Many existing SLDS are either very limited in the scope of domain functionality or require a rather cumbersome interaction. With more and more application domains becoming available, ranging from unified messaging to trip planning and appointment scheduling, it seems obvious that the current interfaces need to be rendered more efficient. The possibility to construct and to manage complex tasks and interdependencies with these applications requires a high cognitive burden from the user, which may be dangerous in certain environments (e.g. driver distraction). Instead of preventing the use of such applications, however, it seems necessary to relieve the user as much as possible from the need to manage the complexities involved alone in his mind.

In our vision, the SLDS should serve as an integrated assistant, i.e. it should be able to collaborate with the user to find a solution that fits the user's requirements and constraints and that is consistent with the system's world knowledge. In particular, the system's world model should include knowledge about dependencies between certain domains: In a traveling sales person scenario, for instance, the system could automatically calculate route durations and check for parking space depending on the user's calendar.

As a major step forward, commercial SLDSs have matured from technology-driven prototypes to business solutions. This means that systems can be copied, ported, localised, maintained, and modified to fit a range of customer and end-user needs without fundamental innovation. This is what contributes to creating an emerging industry. Furthermore, in many research laboratories, focus is now on combining speech with other modalities, such as pen-based hand-writing and 2D gesture input, and graphics output, such as images, maps, lip movements, animated agents, or text. An additional dimension which influences development is the widening context of use. Mobile devices, in particular, such as mobile phones, in-car devices, PDAs and other small handheld computers open up a range of new application opportunities for unimodal as well as multimodal SLDSs.
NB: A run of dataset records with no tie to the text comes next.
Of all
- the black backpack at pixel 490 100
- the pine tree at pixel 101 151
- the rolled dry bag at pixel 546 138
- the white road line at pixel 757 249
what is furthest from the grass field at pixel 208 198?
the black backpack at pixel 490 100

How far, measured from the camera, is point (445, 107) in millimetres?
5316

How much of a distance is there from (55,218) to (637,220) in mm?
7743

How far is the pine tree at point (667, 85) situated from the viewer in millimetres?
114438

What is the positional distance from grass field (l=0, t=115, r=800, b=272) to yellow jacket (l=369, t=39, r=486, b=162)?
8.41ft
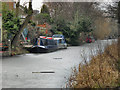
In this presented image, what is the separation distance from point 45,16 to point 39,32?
10.1m

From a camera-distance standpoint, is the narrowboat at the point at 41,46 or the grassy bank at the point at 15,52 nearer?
the grassy bank at the point at 15,52

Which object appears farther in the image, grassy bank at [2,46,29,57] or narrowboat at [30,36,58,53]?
narrowboat at [30,36,58,53]

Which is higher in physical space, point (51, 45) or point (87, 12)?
point (87, 12)

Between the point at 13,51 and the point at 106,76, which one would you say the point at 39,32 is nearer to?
the point at 13,51

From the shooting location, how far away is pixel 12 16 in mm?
22438

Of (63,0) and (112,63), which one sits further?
(63,0)

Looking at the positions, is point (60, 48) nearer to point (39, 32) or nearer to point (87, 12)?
point (39, 32)

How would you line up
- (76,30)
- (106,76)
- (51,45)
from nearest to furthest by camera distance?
(106,76)
(51,45)
(76,30)

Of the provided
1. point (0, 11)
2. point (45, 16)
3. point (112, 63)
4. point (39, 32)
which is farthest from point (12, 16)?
point (45, 16)

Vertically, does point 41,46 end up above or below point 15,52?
above

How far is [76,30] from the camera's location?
4153cm

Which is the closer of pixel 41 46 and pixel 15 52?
pixel 15 52

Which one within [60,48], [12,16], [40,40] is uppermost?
[12,16]

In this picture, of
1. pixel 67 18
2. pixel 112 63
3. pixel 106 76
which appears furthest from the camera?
pixel 67 18
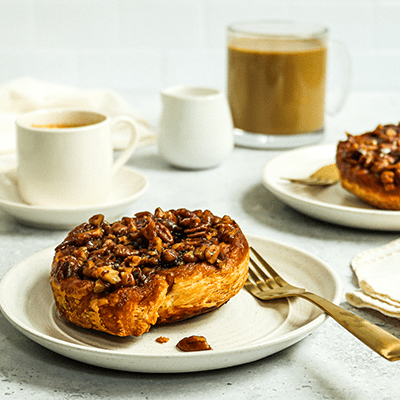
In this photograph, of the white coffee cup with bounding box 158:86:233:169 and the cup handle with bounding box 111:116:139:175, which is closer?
the cup handle with bounding box 111:116:139:175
Many research issues still remain to be solved. Two issues of critical importance are evaluation and usability. Systems evaluation is crucial to ensure, e.g., system correctness, appropriateness, and adequacy, while usability is crucial to user acceptance.

In this research initiative, we survey the current baseline and progress on SLDS evaluation and usability, and discuss what we have learned and where we are today. Various metrics and strategies have been proposed for evaluating the usability of SLDSs. By contrast with technical evaluation, usability evaluation of SLDSs is to a large extent based on qualitative and subjective methods. Ideally, we would prefer quantitative and objective usability evaluation scores which can be objectively compared to scores obtained from evaluation of other SLDSs. However, many important usability issues seem unlikely to be subjected to objective quantification in the foreseeable future, and expert evaluation is sometimes highly uncertain or unavailable. Nevertheless, although important problems remain, there actually exists a rather strong baseline for evaluating the usability of unimodal SLDSs.

How to evaluate the usability of multimodal SLDSs remains an open research issue in many respects. However, we are not clueless in addressing this issue, since it would seem obvious, for a start, to draw on methods and criteria from SLDS usability evaluation. The issue then becomes one of deciding what is (not) transferable and which new evaluation criteria and metrics are required.